Moscow, like the entire USSR, was heavily guarded against Western influence by the Communist Era for so long. It is still regarded as an exotic, enigmatic and powerful city.

Now, Moscow and the rest of the Russia started to be visited more and more by many tourists although westerners can’t help to feel a strange allure to discover this metropolis.
Moscow is huge, exciting and exhausting at the same time.
You say the word “Moscow” and most of the people think about Kremlin, Red Square, and images of intensely cold winters, vodka and beautiful blonde blue-eyed Russian ladies.
Of course, it is more than this. If you just visit The Red Square and Kremlin you won’t get the whole picture. To enjoy the city you need to meet people and experience the really Russian culture.
Below are a few of my personal recommendations on what to see when you’re visiting Moscow.

1. Have a walk in the Red Square

No trip to the Russian capital would be complete without a visit to the enchanting Red Square.
The Red Square is like the city of Moscow, ancient and vast, surrounded by styles of architecture of different periods. Since the fifteenth century, the Red Square was Moscow’s heart and soul. Why is it called the Red Square? Well, in the Old Russian language, the name “Krasnya” meant beautiful and it has nothing to do with red walls or communism.

The main tourist attraction within the Red Square is without any doubt St. Basil’s Cathedral, the symbol of Moscow and the most famous building in the whole of Russia. It was built by the order of Ivan the Terrible to commemorate the capture of Kazan. According to legend, the architect was blinded following the Cathedral’s completion in order to ensure that he does not plan a building of similar beauty again.

The beautiful building of the History Museum is to the north of the Red Square. It is the largest museum of Russian history, displaying a vast collection of artifacts from ancient times to date.

▸ Data section
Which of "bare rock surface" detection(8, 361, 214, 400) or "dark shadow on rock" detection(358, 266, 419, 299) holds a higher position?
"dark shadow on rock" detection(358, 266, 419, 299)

▸ What to work on
[a] Answer these questions from the Moscow travel text:
(i) What did the name "Krasnya" mean in the Old Russian language?
(ii) Who ordered St. Basil's Cathedral to be built?
(iii) What building stands to the north of the Red Square?
[b] Rewrite the Moscow travel text starting at "1. Have a walk" and ending at "similar beauty again.", swapping "enchanting" for "magnificent".
[c] Write the next part of the Moscow travel text, picking up after its last sentence.
The lines are separate material and have nothing to do with the Moscow text.

▸ Exercise responses
[a]
(i) Beautiful.
(ii) Ivan the Terrible.
(iii) The History Museum.

[b]
1. Have a walk in the Red Square

No trip to the Russian capital would be complete without a visit to the magnificent Red Square.
The Red Square is like the city of Moscow, ancient and vast, surrounded by styles of architecture of different periods. Since the fifteenth century, the Red Square was Moscow’s heart and soul. Why is it called the Red Square? Well, in the Old Russian language, the name “Krasnya” meant beautiful and it has nothing to do with red walls or communism.

The main tourist attraction within the Red Square is without any doubt St. Basil’s Cathedral, the symbol of Moscow and the most famous building in the whole of Russia. It was built by the order of Ivan the Terrible to commemorate the capture of Kazan. According to legend, the architect was blinded following the Cathedral’s completion in order to ensure that he does not plan a building of similar beauty again.

[c]
Facing the Kremlin’s wall there is the impressive GUM shopping mall, the oldest in Russia that looks more like a palace than a shopping mall. It has an elegant interior with beautiful arcades on three levels, all linked by foot bridges under a magnificent glass ceiling.

On the west, just next to the Kremlin wall there is Lenin’s Mausoleum.
For the burial of the Father of the Revolution, something special had to be arranged.
The result was an impressive pyramid. While the mausoleum is comparatively small from the outside, it is going deep from inside. There are two underground floors to the structure, which used to house a rest area for VIPs and the Kremlin guards and the laboratory that was once used to supervise the ongoing embalming process. Nonetheless, this is still something of morbid and it is giving you strange feeling.

These icons all represent Moscow as the political, historical, business and religious center of Russia.

2. Peep inside the Kremlin

Synonymous with Moscow, the residence of the Russian President and an ancient citadel. Home to Russia’s rulers for generations and declared a world heritage site by UNESCO, two thirds of the Moscow Kremlin’s twenty-seven hectares of triangular grounds are actually closed to the public but the remaining third is chock-a-block with some of Russia’s most treasured attractions including palaces, cathedrals, museums, squares, bell towers and a few curious and odd artifacts.

3. Enjoy the ride on Moscow’s metro

Go around Moscow fast and efficiently using one of the oldest and most beautiful underground systems in the world. More than 7 million people daily use this transport system during business week. During Stalin era metro has become a symbol of Soviet regime advantage over capitalism and the best architects and artist were involved in the creation of underground palace. It is a definitely must see attraction in Moscow.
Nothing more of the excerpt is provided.